> _What to produce_: Print the listing in full, keeping every line exactly as it is.

> _Information supplied_:
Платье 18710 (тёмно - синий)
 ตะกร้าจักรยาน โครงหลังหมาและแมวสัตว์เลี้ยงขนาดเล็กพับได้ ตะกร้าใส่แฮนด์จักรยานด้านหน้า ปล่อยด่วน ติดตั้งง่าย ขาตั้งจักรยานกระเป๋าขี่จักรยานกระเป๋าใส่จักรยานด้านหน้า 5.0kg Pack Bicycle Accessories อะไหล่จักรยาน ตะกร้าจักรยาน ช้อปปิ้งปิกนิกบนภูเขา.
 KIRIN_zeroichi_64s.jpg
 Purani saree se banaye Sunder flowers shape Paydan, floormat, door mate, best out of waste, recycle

> _Result_:
Платье 18710 (тёмно - синий)
 ตะกร้าจักรยาน โครงหลังหมาและแมวสัตว์เลี้ยงขนาดเล็กพับได้ ตะกร้าใส่แฮนด์จักรยานด้านหน้า ปล่อยด่วน ติดตั้งง่าย ขาตั้งจักรยานกระเป๋าขี่จักรยานกระเป๋าใส่จักรยานด้านหน้า 5.0kg Pack Bicycle Accessories อะไหล่จักรยาน ตะกร้าจักรยาน ช้อปปิ้งปิกนิกบนภูเขา.
 KIRIN_zeroichi_64s.jpg
 Purani saree se banaye Sunder flowers shape Paydan, floormat, door mate, best out of waste, recycle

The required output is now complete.